Stated problem
Render the data below as a numbered list with no blank lines, leaving out the pictures.
————————
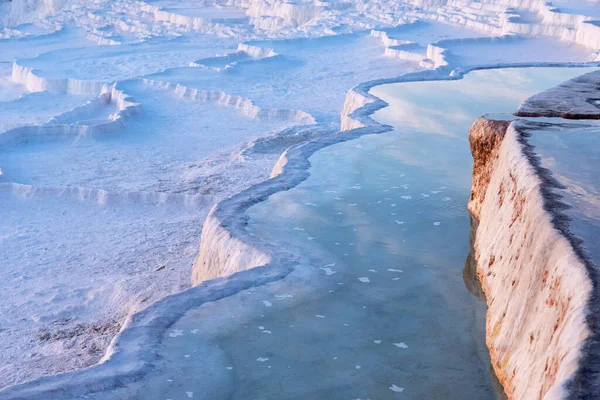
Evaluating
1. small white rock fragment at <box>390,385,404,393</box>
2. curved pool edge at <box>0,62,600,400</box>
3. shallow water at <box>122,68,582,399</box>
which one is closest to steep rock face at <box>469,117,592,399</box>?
shallow water at <box>122,68,582,399</box>

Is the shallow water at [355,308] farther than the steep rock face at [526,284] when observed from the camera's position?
Yes

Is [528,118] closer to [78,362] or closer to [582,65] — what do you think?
[78,362]

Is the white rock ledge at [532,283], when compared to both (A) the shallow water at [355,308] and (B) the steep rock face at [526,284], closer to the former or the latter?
(B) the steep rock face at [526,284]

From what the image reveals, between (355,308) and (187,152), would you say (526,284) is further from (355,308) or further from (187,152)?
(187,152)

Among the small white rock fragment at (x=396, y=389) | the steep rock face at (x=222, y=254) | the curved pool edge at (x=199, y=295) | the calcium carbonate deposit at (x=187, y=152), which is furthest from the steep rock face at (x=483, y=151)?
the small white rock fragment at (x=396, y=389)

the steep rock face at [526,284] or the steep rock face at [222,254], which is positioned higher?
the steep rock face at [526,284]

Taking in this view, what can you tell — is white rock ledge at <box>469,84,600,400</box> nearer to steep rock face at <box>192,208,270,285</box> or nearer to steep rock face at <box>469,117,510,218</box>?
————————
Task solution
1. Evaluating
2. 1. small white rock fragment at <box>390,385,404,393</box>
3. 2. curved pool edge at <box>0,62,600,400</box>
4. 3. shallow water at <box>122,68,582,399</box>
5. which one is closest to steep rock face at <box>469,117,592,399</box>?
6. shallow water at <box>122,68,582,399</box>
7. Is the shallow water at [355,308] farther than the steep rock face at [526,284] when observed from the camera's position?
8. Yes
9. Is [528,118] closer to [78,362] or closer to [582,65] — what do you think?
10. [78,362]
11. Is the white rock ledge at [532,283], when compared to both (A) the shallow water at [355,308] and (B) the steep rock face at [526,284], closer to the former or the latter?
12. (B) the steep rock face at [526,284]
13. From what the image reveals, between (355,308) and (187,152), would you say (526,284) is further from (355,308) or further from (187,152)?
14. (187,152)
15. Among the small white rock fragment at (x=396, y=389) | the steep rock face at (x=222, y=254) | the curved pool edge at (x=199, y=295) | the calcium carbonate deposit at (x=187, y=152), which is furthest from the steep rock face at (x=483, y=151)?
16. the small white rock fragment at (x=396, y=389)
17. the steep rock face at [526,284] or the steep rock face at [222,254], which is positioned higher?
18. the steep rock face at [526,284]
19. Taking in this view, what can you tell — is white rock ledge at <box>469,84,600,400</box> nearer to steep rock face at <box>192,208,270,285</box> or nearer to steep rock face at <box>469,117,510,218</box>?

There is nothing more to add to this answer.